*Written request:* Switch every "white sofa cushion" in the items below to "gray couch cushion" and leave all other text unchanged. Reproduce the items without the pictures.

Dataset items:
────────

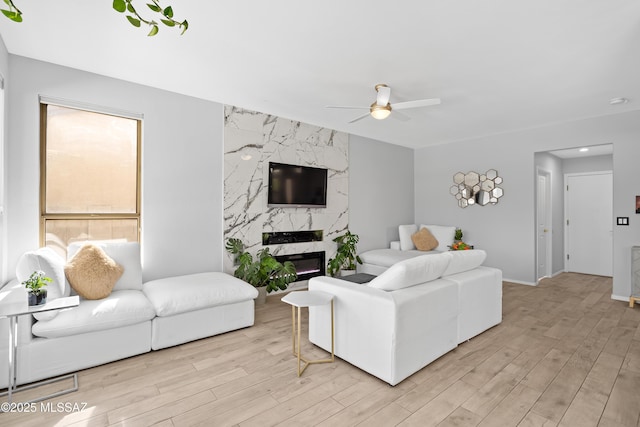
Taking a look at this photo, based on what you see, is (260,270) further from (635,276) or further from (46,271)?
(635,276)

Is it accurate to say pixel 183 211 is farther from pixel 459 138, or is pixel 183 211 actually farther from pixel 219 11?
pixel 459 138

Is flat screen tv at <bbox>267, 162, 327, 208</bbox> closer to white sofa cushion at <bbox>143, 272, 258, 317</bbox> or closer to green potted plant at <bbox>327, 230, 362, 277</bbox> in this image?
green potted plant at <bbox>327, 230, 362, 277</bbox>

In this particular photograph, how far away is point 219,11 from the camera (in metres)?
2.30

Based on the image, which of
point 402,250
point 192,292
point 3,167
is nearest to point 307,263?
point 402,250

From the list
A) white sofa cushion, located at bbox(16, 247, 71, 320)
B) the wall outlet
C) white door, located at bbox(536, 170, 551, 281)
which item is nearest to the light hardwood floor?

────────

*Written response:*
Taking a look at this photo, based on what you see, is (260,270) further from (635,276) or further from (46,271)?
(635,276)

Is it accurate to say pixel 183 211 is farther from pixel 459 138, or is pixel 183 211 actually farther from pixel 219 11?
pixel 459 138

Is flat screen tv at <bbox>267, 162, 327, 208</bbox> closer to gray couch cushion at <bbox>143, 272, 258, 317</bbox> or closer to green potted plant at <bbox>327, 230, 362, 277</bbox> in this image?
green potted plant at <bbox>327, 230, 362, 277</bbox>

In this particular photograph, how far away is point 219,11 from the camera (in metres)?
2.30

Based on the image, which of
point 402,250
point 192,292
point 3,167
is nearest to point 307,263?
point 402,250

From the list
A) gray couch cushion, located at bbox(16, 247, 71, 320)
B) the wall outlet
C) white door, located at bbox(536, 170, 551, 281)
which item is nearest to the light hardwood floor?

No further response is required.